Suitable Java data structure for parsing large data file
I have a rather large text file (~4m lines) I'd like to parse and I'm looking for advice about a suitable data structure in which to store the data. The file contains lines like the following:
Date Time Value 2011-11-30 09:00 10 2011-11-30 09:15 5 2011-12-01 12:42 14 2011-12-01 19:58 19 2011-12-01 02:03 12
I want to group the lines by date so my initial thought was to use a TreeMap<String, List<String>> to map the date to the rest of the line but is a TreeMap of Lists a ridiculous thing to do? I suppose I could replace the String key with a date object (to eliminate so many string comparisons) but it's the List as a value that I'm worried might be unsuitable.
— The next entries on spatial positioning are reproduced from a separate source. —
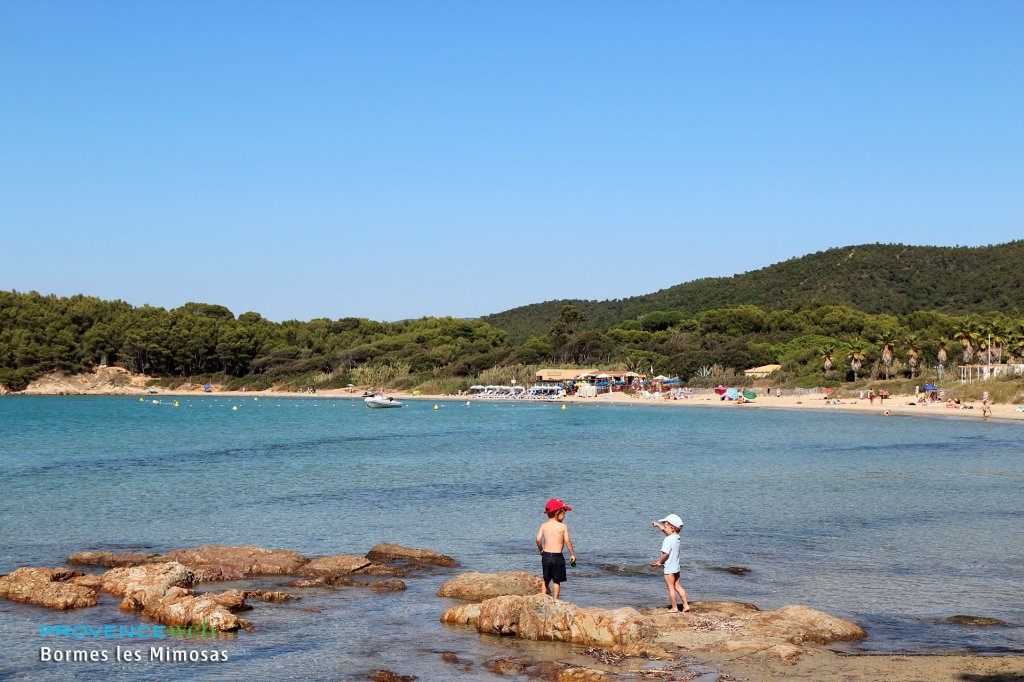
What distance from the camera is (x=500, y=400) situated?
117 meters

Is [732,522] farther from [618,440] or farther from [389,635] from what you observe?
[618,440]

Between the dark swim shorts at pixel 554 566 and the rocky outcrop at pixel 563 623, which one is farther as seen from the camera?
the dark swim shorts at pixel 554 566

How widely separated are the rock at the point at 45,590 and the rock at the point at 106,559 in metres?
2.18

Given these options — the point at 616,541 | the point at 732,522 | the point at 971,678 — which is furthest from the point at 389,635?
the point at 732,522

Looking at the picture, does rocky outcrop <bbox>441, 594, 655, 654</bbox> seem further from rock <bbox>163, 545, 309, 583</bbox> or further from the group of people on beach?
rock <bbox>163, 545, 309, 583</bbox>

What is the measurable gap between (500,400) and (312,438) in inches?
2377

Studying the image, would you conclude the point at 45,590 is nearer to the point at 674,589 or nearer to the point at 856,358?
the point at 674,589

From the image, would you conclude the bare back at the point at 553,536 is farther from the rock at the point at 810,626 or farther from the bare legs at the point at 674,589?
the rock at the point at 810,626

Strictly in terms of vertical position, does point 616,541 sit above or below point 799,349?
below

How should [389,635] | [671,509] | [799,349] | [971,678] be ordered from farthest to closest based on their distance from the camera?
1. [799,349]
2. [671,509]
3. [389,635]
4. [971,678]

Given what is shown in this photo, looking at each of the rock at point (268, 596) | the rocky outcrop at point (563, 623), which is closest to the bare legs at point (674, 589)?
the rocky outcrop at point (563, 623)

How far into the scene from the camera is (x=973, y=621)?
13.6 m

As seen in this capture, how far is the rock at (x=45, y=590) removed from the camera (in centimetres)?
1443

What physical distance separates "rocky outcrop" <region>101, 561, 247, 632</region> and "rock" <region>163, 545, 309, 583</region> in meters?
0.53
I'm using a TreeMap because I want to iterate the keys in date order.
is a TreeMap of Lists a ridiculous thing to do?
Conceptually not, but it is going to be very memory-inefficient (both because of the Map and because of the List). You're looking at an overhead of 200% or more. Which may or may not be acceptable, depending on how much memory you have to waste.
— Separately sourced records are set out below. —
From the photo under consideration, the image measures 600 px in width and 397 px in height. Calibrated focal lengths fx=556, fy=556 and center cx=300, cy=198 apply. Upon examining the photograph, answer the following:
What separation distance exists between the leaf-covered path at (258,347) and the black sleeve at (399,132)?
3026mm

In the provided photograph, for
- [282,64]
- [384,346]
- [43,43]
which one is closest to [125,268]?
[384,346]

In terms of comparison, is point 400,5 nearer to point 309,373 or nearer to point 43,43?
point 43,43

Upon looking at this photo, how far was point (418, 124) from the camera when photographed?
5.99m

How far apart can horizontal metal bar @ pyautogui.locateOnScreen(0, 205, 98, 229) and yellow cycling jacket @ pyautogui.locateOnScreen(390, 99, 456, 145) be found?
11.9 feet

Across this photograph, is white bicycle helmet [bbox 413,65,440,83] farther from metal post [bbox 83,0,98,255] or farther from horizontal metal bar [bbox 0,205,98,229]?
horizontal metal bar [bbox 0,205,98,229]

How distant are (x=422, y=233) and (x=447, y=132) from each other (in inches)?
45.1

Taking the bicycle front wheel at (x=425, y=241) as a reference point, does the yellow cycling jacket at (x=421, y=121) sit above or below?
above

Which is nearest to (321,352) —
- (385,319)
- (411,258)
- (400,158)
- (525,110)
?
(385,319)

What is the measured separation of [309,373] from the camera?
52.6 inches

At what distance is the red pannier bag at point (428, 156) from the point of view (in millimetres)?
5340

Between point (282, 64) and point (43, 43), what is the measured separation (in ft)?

For a more memory-efficient solution, create a class that has fields for every column (including a Date), put all those in a List and sort it (ideally using quicksort) when you're done reading.
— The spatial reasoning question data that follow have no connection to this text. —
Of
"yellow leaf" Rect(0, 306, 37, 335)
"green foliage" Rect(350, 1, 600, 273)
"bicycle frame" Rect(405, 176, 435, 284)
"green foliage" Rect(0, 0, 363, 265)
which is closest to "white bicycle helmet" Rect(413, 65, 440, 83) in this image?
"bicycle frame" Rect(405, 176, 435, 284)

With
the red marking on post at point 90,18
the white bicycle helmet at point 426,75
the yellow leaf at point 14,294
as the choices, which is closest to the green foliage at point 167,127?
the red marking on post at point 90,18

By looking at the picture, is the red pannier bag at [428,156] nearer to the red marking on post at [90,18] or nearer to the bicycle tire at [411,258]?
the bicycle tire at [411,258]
There's nothing wrong with using a List as the value for a Map. All of those <> look ugly, but it's perfectly fine to put a generics class inside of a generics class.
Instead of using a String as the key, it would probably be better to use java.util.Date because the keys are dates. This will allow the TreeMap to more accurately sort the dates. If you store the dates as Strings, then the TreeMap may not properly sort the dates (they will be sorted as strings, not as "real" dates).
Map<Date, List<String>> map = new TreeMap<Date, List<String>>();
There is no objection against using Lists. Though in your case maybe a List<Integer> as values of the Map would be appropriate.